— EXERCISE PROMPT —
Give the data a second time, exactly and in full.

— RAW DATA —
## start
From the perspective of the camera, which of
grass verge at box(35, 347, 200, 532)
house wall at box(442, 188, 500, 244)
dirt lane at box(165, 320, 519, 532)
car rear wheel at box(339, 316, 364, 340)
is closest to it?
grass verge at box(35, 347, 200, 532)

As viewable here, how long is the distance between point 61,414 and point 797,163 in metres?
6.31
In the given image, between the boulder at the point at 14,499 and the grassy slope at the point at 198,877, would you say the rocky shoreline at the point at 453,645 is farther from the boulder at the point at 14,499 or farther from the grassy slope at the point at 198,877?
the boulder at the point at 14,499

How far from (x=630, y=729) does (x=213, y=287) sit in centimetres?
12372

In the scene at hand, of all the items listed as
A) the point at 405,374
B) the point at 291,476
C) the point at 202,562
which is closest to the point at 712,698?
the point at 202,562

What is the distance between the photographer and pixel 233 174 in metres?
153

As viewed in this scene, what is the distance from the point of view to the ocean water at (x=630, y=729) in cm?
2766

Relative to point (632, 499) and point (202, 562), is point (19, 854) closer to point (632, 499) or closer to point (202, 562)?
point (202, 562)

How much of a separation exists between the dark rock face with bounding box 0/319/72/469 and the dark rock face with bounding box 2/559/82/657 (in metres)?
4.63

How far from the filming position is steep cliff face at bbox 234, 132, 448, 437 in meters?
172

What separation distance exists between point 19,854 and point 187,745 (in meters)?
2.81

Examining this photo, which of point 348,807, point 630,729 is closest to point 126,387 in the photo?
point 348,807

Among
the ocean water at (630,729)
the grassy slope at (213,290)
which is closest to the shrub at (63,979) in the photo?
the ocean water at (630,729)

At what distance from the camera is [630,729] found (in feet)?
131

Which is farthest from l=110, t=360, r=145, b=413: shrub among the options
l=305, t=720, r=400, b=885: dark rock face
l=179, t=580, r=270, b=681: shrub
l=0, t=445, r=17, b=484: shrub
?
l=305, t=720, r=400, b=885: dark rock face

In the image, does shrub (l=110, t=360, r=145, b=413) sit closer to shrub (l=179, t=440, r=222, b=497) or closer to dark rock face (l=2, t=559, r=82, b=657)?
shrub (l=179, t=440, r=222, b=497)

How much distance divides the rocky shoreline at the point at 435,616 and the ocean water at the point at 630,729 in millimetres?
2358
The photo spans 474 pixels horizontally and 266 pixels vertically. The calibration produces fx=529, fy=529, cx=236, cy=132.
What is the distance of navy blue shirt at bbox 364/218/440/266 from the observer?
## end
— OUTPUT BELOW —
From the perspective of the camera, which of
grass verge at box(35, 347, 200, 532)
house wall at box(442, 188, 500, 244)
dirt lane at box(165, 320, 519, 532)
car rear wheel at box(339, 316, 364, 340)
is closest to it?
grass verge at box(35, 347, 200, 532)

As viewable here, how long is the distance between point 61,414 and point 797,163 in metres?
6.31
In the given image, between the boulder at the point at 14,499 and the grassy slope at the point at 198,877, would you say the rocky shoreline at the point at 453,645 is farther from the boulder at the point at 14,499 or farther from the grassy slope at the point at 198,877?
the boulder at the point at 14,499

How far from (x=630, y=729) does (x=213, y=287) sit in centimetres?
12372

In the scene at hand, of all the items listed as
A) the point at 405,374
B) the point at 291,476
C) the point at 202,562
which is closest to the point at 712,698?
the point at 202,562

What is the distance between the photographer and pixel 233 174 in metres?
153

As viewed in this scene, what is the distance from the point of view to the ocean water at (x=630, y=729) in cm?
2766

Relative to point (632, 499) and point (202, 562), is point (19, 854) closer to point (632, 499) or closer to point (202, 562)?
point (202, 562)

How much of a separation exists between the dark rock face with bounding box 0/319/72/469 and the dark rock face with bounding box 2/559/82/657 (in metres)?
4.63

How far from the filming position is steep cliff face at bbox 234, 132, 448, 437 in meters?
172

What separation distance exists between point 19,854 and point 187,745 (in meters)?
2.81

Examining this photo, which of point 348,807, point 630,729 is closest to point 126,387 in the photo?
point 348,807

Among
the ocean water at (630,729)
the grassy slope at (213,290)
which is closest to the shrub at (63,979) in the photo?
the ocean water at (630,729)

At what distance from the camera is [630,729] found (in feet)?
131

Which is farthest from l=110, t=360, r=145, b=413: shrub among the options
l=305, t=720, r=400, b=885: dark rock face
l=179, t=580, r=270, b=681: shrub
l=0, t=445, r=17, b=484: shrub
?
l=305, t=720, r=400, b=885: dark rock face

In the image, does shrub (l=110, t=360, r=145, b=413) sit closer to shrub (l=179, t=440, r=222, b=497) or closer to dark rock face (l=2, t=559, r=82, b=657)?
shrub (l=179, t=440, r=222, b=497)

How much distance divides the rocky shoreline at the point at 435,616 and the ocean water at the point at 630,729 in millimetres?
2358
The photo spans 474 pixels horizontally and 266 pixels vertically. The calibration produces fx=529, fy=529, cx=236, cy=132.
What is the distance of navy blue shirt at bbox 364/218/440/266 from the observer?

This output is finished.